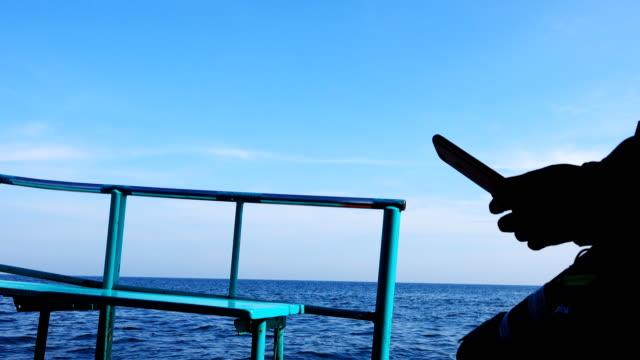 Mannen gebruiken de smartphone op de boot.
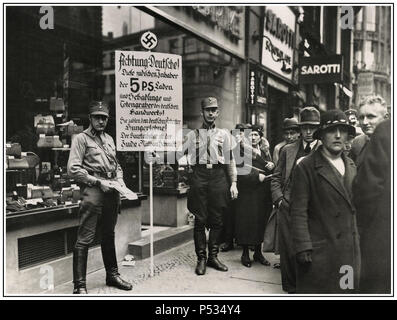 """Vintage B&W anti-Jewish racist inflammatory image of SA Sturmabteilung or """"Brownshirts"""" storm detachment members calling for the boycott of Jewish shops in Friedrichstraße, Berlin; April 1, 1933. The sign with Nazi swastika emblem says: """"Germans, Attention! This shop is owned by Jews. Jews damage the German economy and pay their German employees starvation wages. The main owner is the Jew Nathan  Schmidt."""" - Stock Photo"""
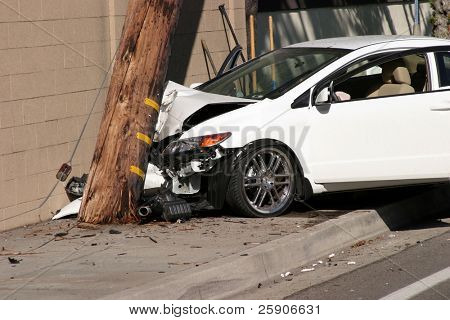 a car accident where the car sheers a 95 foot utility pole off at ground level and moves it 20 feet forward snapping it in two parts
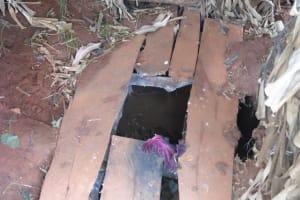 The Water Project: Ebuhando Community, Christopher Omasaba Spring -  Latrine Floor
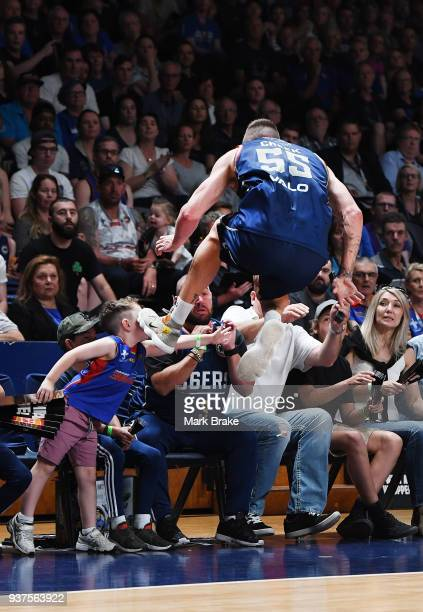 Mitch Creek of the Adelaide 36ers lands in the crowd cahsing a pass during game four of the NBL Grand Final series between the Adelaide 36ers and...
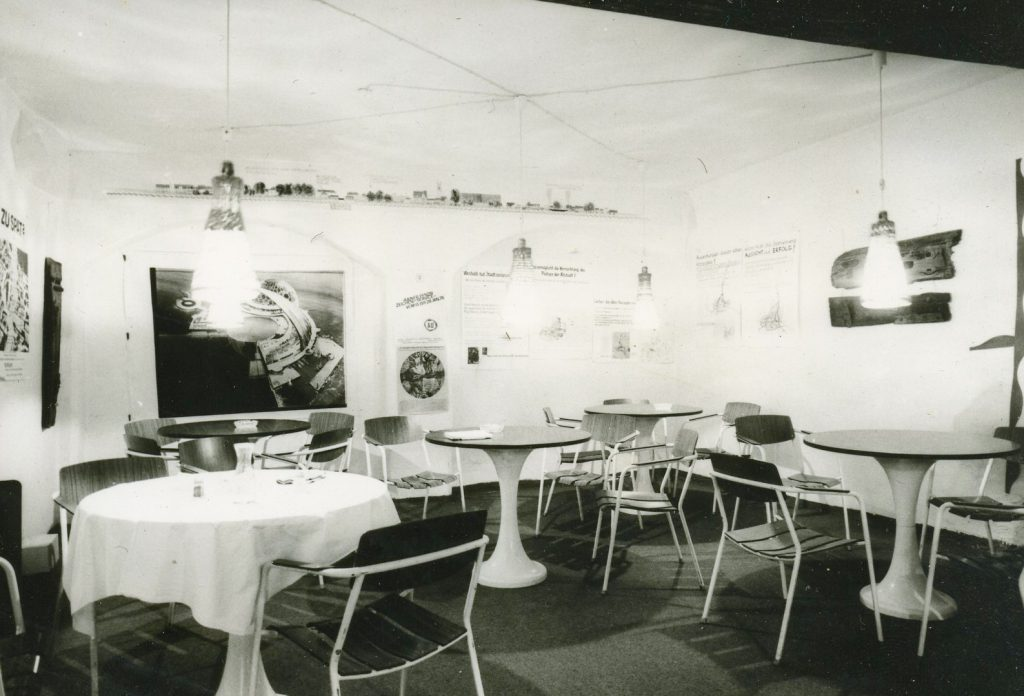 Cafeteria with several tables and Posters hanging on walls.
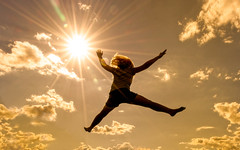 a little higher (JimfromCanada) Tags: jump leap sky sun sunburst summer sunny gold golden girl play trampoline bounce star fun cloud ontario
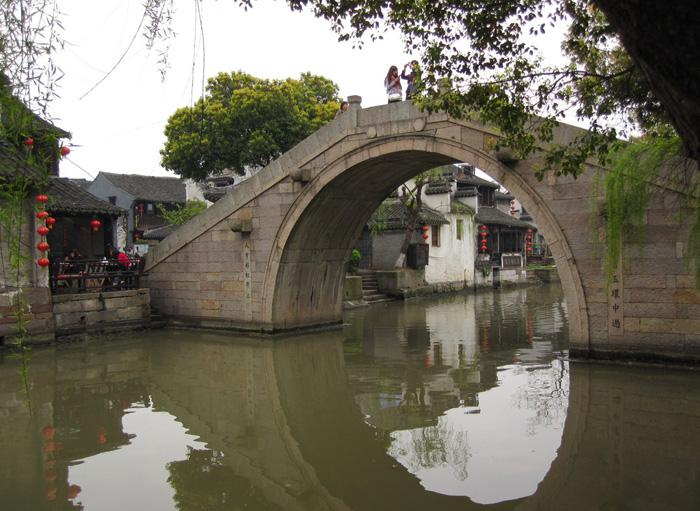 Xitang is romanticly connected by many a arch bridge.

--------------------------------

Aim of the task: Both the line containing "a car accident" and the line containing "The Water Project: Ebuhando" above belong in the output, as do the lines between them. Print them exactly, without pictures.

The completed task:
 a car accident where the car sheers a 95 foot utility pole off at ground level and moves it 20 feet forward snapping it in two parts
 The Water Project: Ebuhando Community, Christopher Omasaba Spring -  Latrine Floor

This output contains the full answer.